Compute length (2 :: 3 :: nil).
(* 8. Can you write a recursive function values that takes as input a
function f of type nat -> nat, an initial value a of type nat
and a count n of type nat and produces the list
a :: f a :: f (f a) :: ... *)
Fixpoint fold (f : nat -> nat) (a : nat) (n : nat) :=
match n with
| O => nil
| S n1 => a :: fold f (f a) n1
end.
Compute fold (fun x : nat => x) 0 5.
Compute fold (fun x : nat => x + 1) 3 4.
Compute fold S 3 4.
(* 9. To every natural number, we can associate the list of its digits
from right to left. For instance, 239 should be associated to the list
9::3::2::nil. We also consider that 0 can be mapped to nil. If l is
such a list, we can consider the successor of a list of digits.
For instance, the successor of 9::3::2::nil is 0::4::2.
Define the algorithm on lists of natural numbers that computes the
successor of that list. *)
Fixpoint lsucc (l : list nat) :=
match l with
| nil => 1 :: nil
| 9 :: xs => 0 :: lsucc xs
| x :: xs => S x :: xs
end.
Compute lsucc (3 :: 9 :: 1 :: nil).
Compute lsucc (9 :: 3 :: 1 :: nil).
Compute lsucc (9 :: 9 :: 1 :: nil).
Compute lsucc nil.
Compute lsucc (9 :: nil).
(* 10. Assuming that lsuc is the function defined at the previous
exercise, define the function nat_digits that maps every natural
number to the corresponding list of digits (naive solutions are
welcome, as long as they run). *)
Fixpoint nat_digits_aux (n : nat) (acc : list nat) :=
match n with
| O => acc
| S n1 => lsucc (nat_digits_aux n1 acc)
end.
Definition nat_digits n := nat_digits_aux n nil.
Compute nat_digits 2990.
(* 11. In the same context as the previous two exercises, define a function
value that maps every list of digits to the natural number it
represents. Thus, value (9::3::2::nil) should compute to 239. *)

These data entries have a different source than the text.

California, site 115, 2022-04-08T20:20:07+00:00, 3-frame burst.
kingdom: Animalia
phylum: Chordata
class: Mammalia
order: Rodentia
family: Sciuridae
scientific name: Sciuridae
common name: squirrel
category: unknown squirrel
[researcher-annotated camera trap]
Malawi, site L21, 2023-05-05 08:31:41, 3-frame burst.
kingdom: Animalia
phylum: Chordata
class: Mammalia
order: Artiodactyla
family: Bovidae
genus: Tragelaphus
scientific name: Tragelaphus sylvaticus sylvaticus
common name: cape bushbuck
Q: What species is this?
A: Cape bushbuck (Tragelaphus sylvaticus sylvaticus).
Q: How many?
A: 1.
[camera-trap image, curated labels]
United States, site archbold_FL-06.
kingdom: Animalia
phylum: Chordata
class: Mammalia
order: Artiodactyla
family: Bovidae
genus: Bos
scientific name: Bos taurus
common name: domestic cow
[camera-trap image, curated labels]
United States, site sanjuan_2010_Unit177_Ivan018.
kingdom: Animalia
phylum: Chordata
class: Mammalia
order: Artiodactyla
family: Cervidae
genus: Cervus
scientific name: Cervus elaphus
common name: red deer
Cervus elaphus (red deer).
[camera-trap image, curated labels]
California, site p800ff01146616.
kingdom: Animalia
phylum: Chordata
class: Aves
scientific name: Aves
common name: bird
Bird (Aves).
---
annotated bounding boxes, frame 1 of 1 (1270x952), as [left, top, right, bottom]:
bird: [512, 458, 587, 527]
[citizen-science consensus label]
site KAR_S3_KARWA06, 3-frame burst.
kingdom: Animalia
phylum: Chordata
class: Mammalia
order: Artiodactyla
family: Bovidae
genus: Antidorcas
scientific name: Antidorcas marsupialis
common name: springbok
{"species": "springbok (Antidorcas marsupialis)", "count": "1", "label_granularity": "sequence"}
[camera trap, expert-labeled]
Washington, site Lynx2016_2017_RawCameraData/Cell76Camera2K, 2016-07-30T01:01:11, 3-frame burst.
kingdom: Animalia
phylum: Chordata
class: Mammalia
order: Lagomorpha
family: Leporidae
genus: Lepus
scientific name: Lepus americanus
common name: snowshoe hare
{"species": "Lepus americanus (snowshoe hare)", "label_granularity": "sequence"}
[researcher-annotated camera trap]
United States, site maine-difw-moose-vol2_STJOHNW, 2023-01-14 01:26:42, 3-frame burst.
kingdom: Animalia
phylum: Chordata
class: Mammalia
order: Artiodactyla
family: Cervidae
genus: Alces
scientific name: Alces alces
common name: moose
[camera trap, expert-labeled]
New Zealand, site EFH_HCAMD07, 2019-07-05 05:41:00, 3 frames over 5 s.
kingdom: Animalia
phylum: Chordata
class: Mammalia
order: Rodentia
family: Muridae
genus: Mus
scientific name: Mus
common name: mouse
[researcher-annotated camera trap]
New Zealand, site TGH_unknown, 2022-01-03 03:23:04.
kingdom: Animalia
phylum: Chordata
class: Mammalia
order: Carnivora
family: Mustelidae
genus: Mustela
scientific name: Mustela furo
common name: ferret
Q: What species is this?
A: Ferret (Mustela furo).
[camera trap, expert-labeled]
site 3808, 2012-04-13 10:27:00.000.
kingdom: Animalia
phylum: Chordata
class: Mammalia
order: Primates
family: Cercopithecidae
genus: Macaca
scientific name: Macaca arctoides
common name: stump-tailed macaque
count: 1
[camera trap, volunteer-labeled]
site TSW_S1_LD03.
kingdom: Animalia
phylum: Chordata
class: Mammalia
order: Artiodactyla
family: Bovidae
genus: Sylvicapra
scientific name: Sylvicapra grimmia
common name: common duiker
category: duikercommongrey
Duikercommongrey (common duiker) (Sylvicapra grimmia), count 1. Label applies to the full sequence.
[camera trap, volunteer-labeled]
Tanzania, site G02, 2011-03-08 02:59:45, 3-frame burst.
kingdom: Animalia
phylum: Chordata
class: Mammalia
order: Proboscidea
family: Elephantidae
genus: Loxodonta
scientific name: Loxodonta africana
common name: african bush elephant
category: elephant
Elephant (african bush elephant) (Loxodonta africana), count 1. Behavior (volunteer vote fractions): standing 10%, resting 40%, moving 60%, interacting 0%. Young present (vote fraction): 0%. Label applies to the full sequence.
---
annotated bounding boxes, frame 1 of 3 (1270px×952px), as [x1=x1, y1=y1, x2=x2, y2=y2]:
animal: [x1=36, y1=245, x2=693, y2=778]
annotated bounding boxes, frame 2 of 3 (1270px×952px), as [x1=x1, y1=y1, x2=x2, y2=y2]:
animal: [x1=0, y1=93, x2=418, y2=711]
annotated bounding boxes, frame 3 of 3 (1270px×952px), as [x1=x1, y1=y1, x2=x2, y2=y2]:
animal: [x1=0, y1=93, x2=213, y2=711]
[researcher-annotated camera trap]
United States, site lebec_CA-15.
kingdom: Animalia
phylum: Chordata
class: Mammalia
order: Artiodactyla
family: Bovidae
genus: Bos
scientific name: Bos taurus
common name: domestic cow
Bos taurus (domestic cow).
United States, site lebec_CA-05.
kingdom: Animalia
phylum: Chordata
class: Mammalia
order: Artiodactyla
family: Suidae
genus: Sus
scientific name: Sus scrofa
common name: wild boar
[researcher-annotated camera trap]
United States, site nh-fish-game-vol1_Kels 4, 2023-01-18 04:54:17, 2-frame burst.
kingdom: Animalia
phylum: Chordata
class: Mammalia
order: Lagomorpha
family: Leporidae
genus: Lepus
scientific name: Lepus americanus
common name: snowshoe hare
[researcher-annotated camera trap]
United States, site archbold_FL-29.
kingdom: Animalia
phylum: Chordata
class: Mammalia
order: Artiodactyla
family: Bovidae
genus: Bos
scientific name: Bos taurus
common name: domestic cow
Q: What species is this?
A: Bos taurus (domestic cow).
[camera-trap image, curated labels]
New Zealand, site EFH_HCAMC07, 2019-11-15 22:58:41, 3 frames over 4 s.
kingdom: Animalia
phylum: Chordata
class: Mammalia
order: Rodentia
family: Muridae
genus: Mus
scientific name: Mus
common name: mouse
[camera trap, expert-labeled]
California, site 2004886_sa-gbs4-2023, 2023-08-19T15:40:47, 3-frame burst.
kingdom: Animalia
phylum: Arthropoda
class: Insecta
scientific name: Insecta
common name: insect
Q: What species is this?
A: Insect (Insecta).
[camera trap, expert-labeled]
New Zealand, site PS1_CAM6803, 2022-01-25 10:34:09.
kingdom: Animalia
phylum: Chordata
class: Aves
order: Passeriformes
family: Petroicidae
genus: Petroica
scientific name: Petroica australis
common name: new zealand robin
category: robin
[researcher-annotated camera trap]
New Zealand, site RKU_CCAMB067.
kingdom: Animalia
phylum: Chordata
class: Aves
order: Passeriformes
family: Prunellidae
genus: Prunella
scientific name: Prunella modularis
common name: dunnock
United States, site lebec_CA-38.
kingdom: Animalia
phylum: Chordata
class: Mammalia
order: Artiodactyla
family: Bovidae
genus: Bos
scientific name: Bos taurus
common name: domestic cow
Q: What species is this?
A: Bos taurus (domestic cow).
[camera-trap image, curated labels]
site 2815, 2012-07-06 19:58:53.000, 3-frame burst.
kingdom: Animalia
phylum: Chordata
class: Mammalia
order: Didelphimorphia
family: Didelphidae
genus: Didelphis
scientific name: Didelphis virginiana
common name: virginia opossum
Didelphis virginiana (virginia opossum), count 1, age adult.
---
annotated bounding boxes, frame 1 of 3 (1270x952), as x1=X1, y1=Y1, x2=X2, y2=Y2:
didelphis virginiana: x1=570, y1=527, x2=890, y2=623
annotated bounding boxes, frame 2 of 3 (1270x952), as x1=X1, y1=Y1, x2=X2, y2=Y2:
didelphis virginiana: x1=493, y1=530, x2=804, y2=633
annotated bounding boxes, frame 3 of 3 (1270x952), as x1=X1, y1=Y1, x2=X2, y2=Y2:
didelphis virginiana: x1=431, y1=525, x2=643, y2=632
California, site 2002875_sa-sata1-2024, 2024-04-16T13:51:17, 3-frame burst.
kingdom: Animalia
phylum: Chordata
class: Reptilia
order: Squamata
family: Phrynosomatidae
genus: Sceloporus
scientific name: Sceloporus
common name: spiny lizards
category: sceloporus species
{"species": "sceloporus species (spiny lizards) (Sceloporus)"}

Fixpoint value_aux n weigth :=
match n with
| nil => 0
| x :: xs => weigth * x + value_aux xs (10 * weigth)
end.
Definition value n := value_aux n 1.
Compute value (0 :: 2 :: 3 :: 4 :: nil).
(* 12. In the same context as the previous exercises, define a function
licit that tells whether a list of integers corresponds to the digits
of natural number: no digit should be larger than 9. For instance,
licit (9::3::2::0::nil) should compute to true and licit (239::nil)
should compute to false. *)
Fixpoint licit l :=
match l with
| nil => true
| x :: xs => (leb x 9) && (licit xs)
end.
Compute licit (9 :: 3 :: 2 :: 0 :: nil).
Compute licit (239 :: nil).
(* 13. In the same context as the previous exercises, define functions
to add two lists of digits so that the result represents the sum of
the numbers represented by the lists of digits. In other words
addl (7::2::nil) (5::3::nil) should return 2::6::nil
(Hint: you should implement the algorithm you learned in elementary
school for adding numbers). *)
Fixpoint addl (l1 l2 : list nat) :=
match l1, l2 with
| nil, nil => nil
| x :: xs, y :: ys =>
if leb (x + y) 9 then x + y :: addl xs ys
else x + y - 10 :: lsucc (addl xs ys)
| _, nil => l1
| nil, _ => l2
end.
Compute addl (7 :: 2 :: nil) (5 :: 3 :: nil).
(* 14. In the same context as the previous exercises, define a function
for multiplying a list by a small natural number (by successive
additions) and then a function mull for multiplying two lists of
digits. *)
Fixpoint mulln n l :=
match n with
| O => nil
| 1 => l
| S n1 => addl l (mulln n1 l)
end.
Compute mulln 3 (2 :: 1 :: nil).
Fixpoint mull l1 l2 :=
match l1 with
| nil => nil
| x :: xs => addl (mulln x l2) (0 :: (mull xs l2))
end.
Compute 14 * 13.
Compute mull (4 :: 1 :: nil) (3 :: 1 :: nil).
Compute 437 * 25.
Compute mull (7 :: 3 :: 4 :: nil) (5 :: 2 :: nil).
Compute 97 * 75.
Compute mull (7 :: 9 :: nil) (5 :: 7 :: nil).